TEATRO
'Ramon': una montaña rusa de emociones
Lección de vida en la Sala Atrium. La que nos dan Francesc Ferrer, actor, y Mar Monegal, autora y directora, sobre la crisis de los 40 y cómo afrontar otros traspiés existenciales
José Carlos Sorribes
Periodista
José Carlos Sorribes
El flyer que también es la entrada de la Sala Atrium lo dice todo. Género:tragicomedia generacional. Así es Ramon, un monólogo que aúna comedia y emoción dramática con una historia nuestra de cada día:la del síndrome peterpanesco, por el miedo que provoca la entrada en la llamada edad madura, y también la de encajar los golpes que da la vida. Lo sentencia el protagonista en un momento de la obra. «Pedala, Ramon, pedala, que la vida fa pujada». Pues eso.

**Instrucciones**
Reproduce la reseña sobre la obra «Ramon» completa y sin cambiar nada. Las filas no guardan ninguna relación con la reseña.

**Filas extraídas**
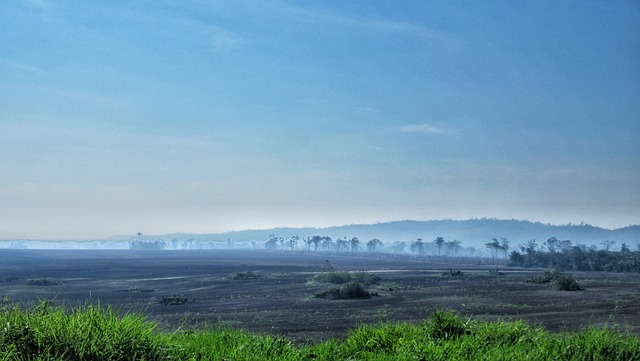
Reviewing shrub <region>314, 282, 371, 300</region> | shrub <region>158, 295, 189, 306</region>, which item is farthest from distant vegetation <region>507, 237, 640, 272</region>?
shrub <region>158, 295, 189, 306</region>

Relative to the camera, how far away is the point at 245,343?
468 inches

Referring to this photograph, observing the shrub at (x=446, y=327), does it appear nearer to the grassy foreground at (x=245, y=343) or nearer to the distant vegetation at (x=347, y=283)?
the grassy foreground at (x=245, y=343)

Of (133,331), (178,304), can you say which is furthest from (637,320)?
(178,304)

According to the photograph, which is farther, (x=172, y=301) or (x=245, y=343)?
(x=172, y=301)

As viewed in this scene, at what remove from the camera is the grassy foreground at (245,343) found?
10.2m

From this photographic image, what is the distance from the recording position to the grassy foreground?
10227 millimetres

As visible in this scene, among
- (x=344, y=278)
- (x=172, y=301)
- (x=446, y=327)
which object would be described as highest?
(x=446, y=327)

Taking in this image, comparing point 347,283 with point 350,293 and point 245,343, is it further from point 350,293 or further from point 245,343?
point 245,343

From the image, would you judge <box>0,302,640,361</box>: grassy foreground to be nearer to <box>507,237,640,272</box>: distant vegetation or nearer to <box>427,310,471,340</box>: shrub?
<box>427,310,471,340</box>: shrub

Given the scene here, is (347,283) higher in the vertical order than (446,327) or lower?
lower

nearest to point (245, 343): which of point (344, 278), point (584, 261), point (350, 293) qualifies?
point (350, 293)

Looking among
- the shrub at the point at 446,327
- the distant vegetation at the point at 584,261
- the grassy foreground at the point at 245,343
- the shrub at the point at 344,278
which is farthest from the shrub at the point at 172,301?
the distant vegetation at the point at 584,261

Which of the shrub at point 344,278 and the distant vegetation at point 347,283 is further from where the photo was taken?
the shrub at point 344,278

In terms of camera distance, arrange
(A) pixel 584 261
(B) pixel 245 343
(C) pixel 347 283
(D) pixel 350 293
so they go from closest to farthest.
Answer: (B) pixel 245 343
(D) pixel 350 293
(C) pixel 347 283
(A) pixel 584 261
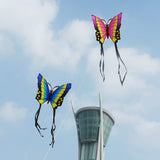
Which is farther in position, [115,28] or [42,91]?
[115,28]

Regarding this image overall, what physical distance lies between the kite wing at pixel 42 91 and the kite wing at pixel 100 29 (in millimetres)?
7802

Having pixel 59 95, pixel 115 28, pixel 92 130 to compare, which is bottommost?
pixel 59 95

**Ejercicio resuelto**
TEATRO
'Ramon': una montaña rusa de emociones
Lección de vida en la Sala Atrium. La que nos dan Francesc Ferrer, actor, y Mar Monegal, autora y directora, sobre la crisis de los 40 y cómo afrontar otros traspiés existenciales
José Carlos Sorribes
Periodista
José Carlos Sorribes
El flyer que también es la entrada de la Sala Atrium lo dice todo. Género:tragicomedia generacional. Así es Ramon, un monólogo que aúna comedia y emoción dramática con una historia nuestra de cada día:la del síndrome peterpanesco, por el miedo que provoca la entrada en la llamada edad madura, y también la de encajar los golpes que da la vida. Lo sentencia el protagonista en un momento de la obra. «Pedala, Ramon, pedala, que la vida fa pujada». Pues eso.